===== Text segment =====

While we're on the subject, does anyone use a trailer cover during the winter? Any suggestions for a BP cover?


----------



## kitten_Val (Apr 25, 2007)

mls said:


> I wash his and mine!


:rofl: mls, do you live any close to me?!


----------



## kitten_Val (Apr 25, 2007)

goneriding said:


> Streakmaster


Yep, that's what I got.

I don't know, folks. The only self-washing place is quite bad. I tried it couple times on my car and I wash it myself at home WAY better than I did in that place (the only time it's handy is when it's very cold and I have to rinse off the salt, then it's good enough). Plus I'm so slow that it takes me forever to clean. I may get in trouble with people waiting in line.


----------



## kitten_Val (Apr 25, 2007)

equiniphile said:


> While we're on the subject, does anyone use a trailer cover during the winter? Any suggestions for a BP cover?


I tried Beverly Bay cover. It was all ripped off first winter (wasn't sturdy enough). :-( I used it for couple winters and then had to throw it away. Last winter I got a huge tarp (that was also much cheaper than the cover) and covered the trailer with the tarp (it didn't go all way to the ground, but covered 2/3 of my (then) trailer).


----------



## equiniphile (Aug 16, 2009)

kitten_Val said:


> I tried Beverly Bay cover. It was all ripped off first winter (wasn't sturdy enough). :-( I used it for couple winters and then had to throw it away. Last winter I got a huge tarp (that was also much cheaper than the cover) and covered the trainer with the tarp (it didn't go all way to the ground, but covered 2/3 of my (then) trailer).


 I might try the one from Dover...not too pricey (under $100 for a 10-12ft), and most of Dover's stuff is quality.


----------

=====

- To-do item A: In the trailer cover thread, rewrite the stretch from "## equiniphile (Aug" through "stuff is quality." so that "tarpaulin" stands in place of "tarp".
- To-do item B: Which forum usernames appear in the trailer cover thread?
- To-do item C: According to the trailer cover thread, what does the Dover cover cost?
The material placed after the thread plays no part in this.

===== Input data =====

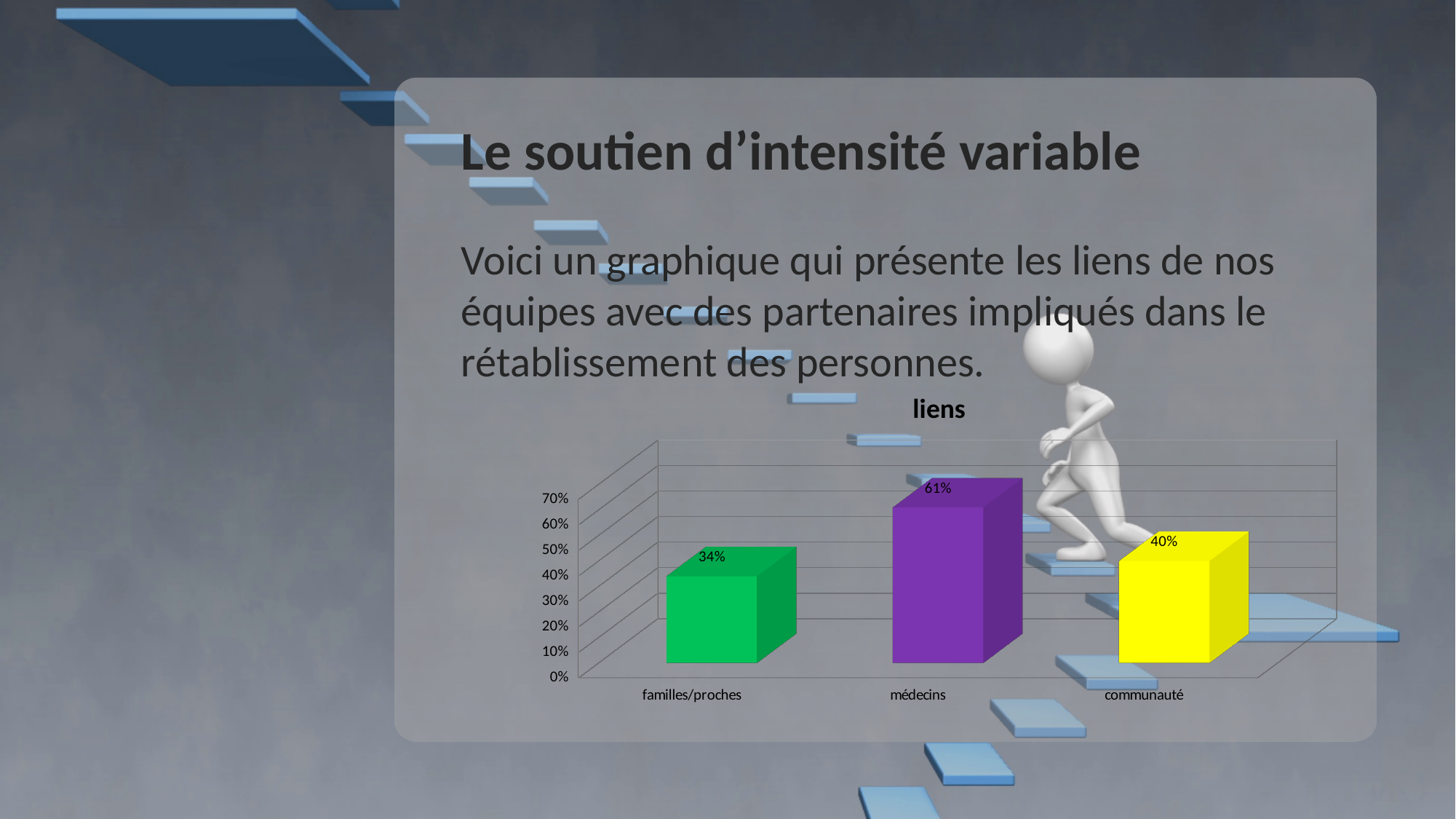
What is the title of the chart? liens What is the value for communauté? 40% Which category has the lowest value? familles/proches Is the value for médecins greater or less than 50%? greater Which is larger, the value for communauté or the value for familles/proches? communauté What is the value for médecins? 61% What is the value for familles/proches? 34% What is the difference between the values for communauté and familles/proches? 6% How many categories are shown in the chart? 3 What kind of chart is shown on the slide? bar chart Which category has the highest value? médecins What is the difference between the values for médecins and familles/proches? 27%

=====

- Response A:
## equiniphile (Aug 16, 2009)

kitten_Val said:


> I tried Beverly Bay cover. It was all ripped off first winter (wasn't sturdy enough). :-( I used it for couple winters and then had to throw it away. Last winter I got a huge tarpaulin (that was also much cheaper than the cover) and covered the trainer with the tarpaulin (it didn't go all way to the ground, but covered 2/3 of my (then) trailer).


 I might try the one from Dover...not too pricey (under $100 for a 10-12ft), and most of Dover's stuff is quality.

- Response B: kitten_Val, mls, goneriding, equiniphile

- Response C: Under $100 for a 10-12ft cover.